* Start Supplied entries *

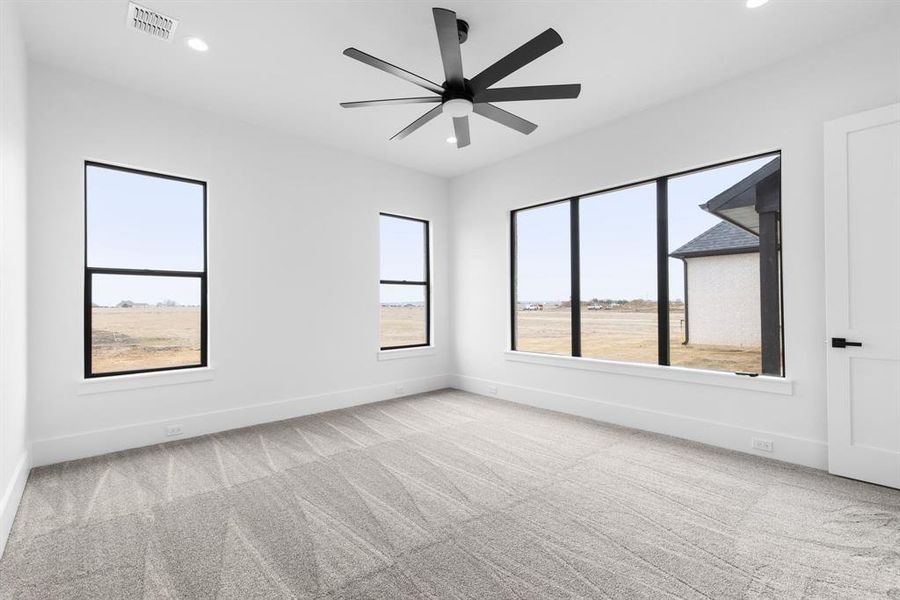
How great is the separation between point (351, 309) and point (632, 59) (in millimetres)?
3818

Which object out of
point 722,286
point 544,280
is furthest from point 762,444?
point 544,280

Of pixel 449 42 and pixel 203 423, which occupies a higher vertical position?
pixel 449 42

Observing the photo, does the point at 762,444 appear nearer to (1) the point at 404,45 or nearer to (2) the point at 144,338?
(1) the point at 404,45

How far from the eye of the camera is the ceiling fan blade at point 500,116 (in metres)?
2.94

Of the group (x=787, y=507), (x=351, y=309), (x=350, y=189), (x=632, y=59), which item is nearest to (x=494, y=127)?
(x=632, y=59)

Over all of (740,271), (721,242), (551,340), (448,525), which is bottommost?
(448,525)

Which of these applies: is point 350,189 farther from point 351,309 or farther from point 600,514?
point 600,514

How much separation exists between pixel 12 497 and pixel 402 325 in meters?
3.91

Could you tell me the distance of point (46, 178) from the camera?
323cm

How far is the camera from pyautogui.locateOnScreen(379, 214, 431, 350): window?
5535mm

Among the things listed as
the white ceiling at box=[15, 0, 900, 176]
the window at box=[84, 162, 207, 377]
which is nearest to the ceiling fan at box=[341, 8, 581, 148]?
the white ceiling at box=[15, 0, 900, 176]

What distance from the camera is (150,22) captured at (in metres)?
2.71

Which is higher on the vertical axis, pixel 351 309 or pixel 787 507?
pixel 351 309

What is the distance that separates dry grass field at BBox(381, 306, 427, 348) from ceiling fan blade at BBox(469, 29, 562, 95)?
3.39 metres
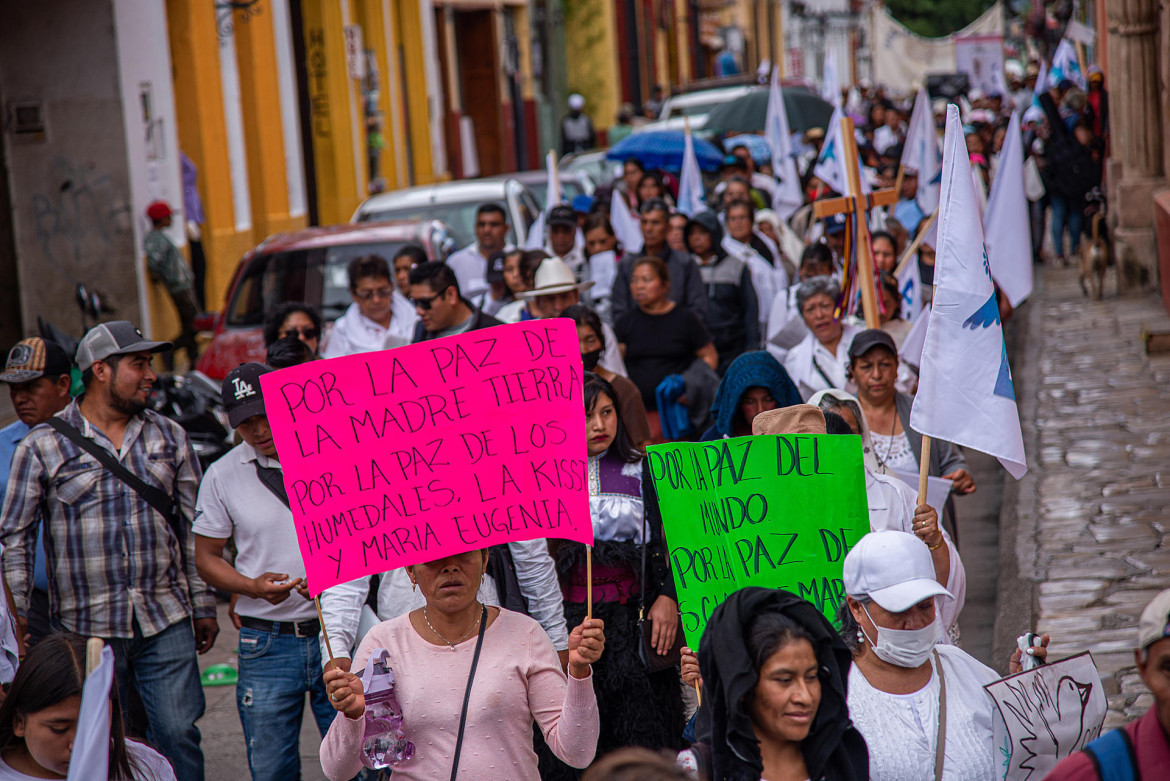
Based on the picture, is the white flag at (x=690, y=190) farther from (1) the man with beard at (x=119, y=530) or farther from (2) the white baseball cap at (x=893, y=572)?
(2) the white baseball cap at (x=893, y=572)

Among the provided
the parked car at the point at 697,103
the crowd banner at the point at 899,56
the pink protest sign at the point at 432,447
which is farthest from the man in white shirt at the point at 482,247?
the crowd banner at the point at 899,56

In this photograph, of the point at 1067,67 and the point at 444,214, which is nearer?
the point at 444,214

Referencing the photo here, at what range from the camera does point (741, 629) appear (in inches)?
124

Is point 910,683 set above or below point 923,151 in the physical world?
below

* End Supplied entries *

=== What is asked ===
Set down every record once more, word for word, without pictures.

=== Solution for this task ===
How great is the separation between point (351, 309) and point (632, 59) (in millimetres)?
3818

Which object out of
point 722,286
point 544,280
is furthest from point 762,444?
point 544,280

Of pixel 449 42 and pixel 203 423, which occupies a higher vertical position?
pixel 449 42

Observing the photo, does the point at 762,444 appear nearer to (1) the point at 404,45 or nearer to (2) the point at 144,338?
(1) the point at 404,45

How far from the eye of the camera is the ceiling fan blade at point 500,116 (in metres)?
2.94

Of the group (x=787, y=507), (x=351, y=309), (x=350, y=189), (x=632, y=59), which item is nearest to (x=494, y=127)?
(x=632, y=59)

Over all of (740,271), (721,242), (551,340), (448,525), which is bottommost?
(448,525)

Which of these applies: is point 350,189 farther from point 351,309 or farther from point 600,514?
point 600,514

How much separation exists between pixel 12 497 and pixel 402 325 in meters?
3.91

Could you tell me the distance of point (46, 178) from the camera?
323cm

How far is the camera from pyautogui.locateOnScreen(379, 214, 431, 350): window?
5535mm

Among the things listed as
the white ceiling at box=[15, 0, 900, 176]
the window at box=[84, 162, 207, 377]
which is nearest to the ceiling fan at box=[341, 8, 581, 148]?
the white ceiling at box=[15, 0, 900, 176]

What distance from the camera is (150,22) captured at (in metres)?
2.71

Which is higher on the vertical axis, pixel 351 309 or pixel 787 507?
pixel 351 309

What is the distance that separates dry grass field at BBox(381, 306, 427, 348) from ceiling fan blade at BBox(469, 29, 562, 95)?
3.39 metres
Based on the picture, is the white flag at (x=690, y=190) farther from (1) the man with beard at (x=119, y=530) or farther from (2) the white baseball cap at (x=893, y=572)?
(2) the white baseball cap at (x=893, y=572)

Among the provided
the parked car at the point at 697,103
the crowd banner at the point at 899,56
the pink protest sign at the point at 432,447
which is farthest from the man in white shirt at the point at 482,247?
the crowd banner at the point at 899,56

In this photograph, of the point at 1067,67 and the point at 444,214, which is nearer?
the point at 444,214

Referencing the photo here, at what range from the camera does point (741, 629) appear (in inches)?
124

Is point 910,683 set above or below point 923,151 in the physical world?
below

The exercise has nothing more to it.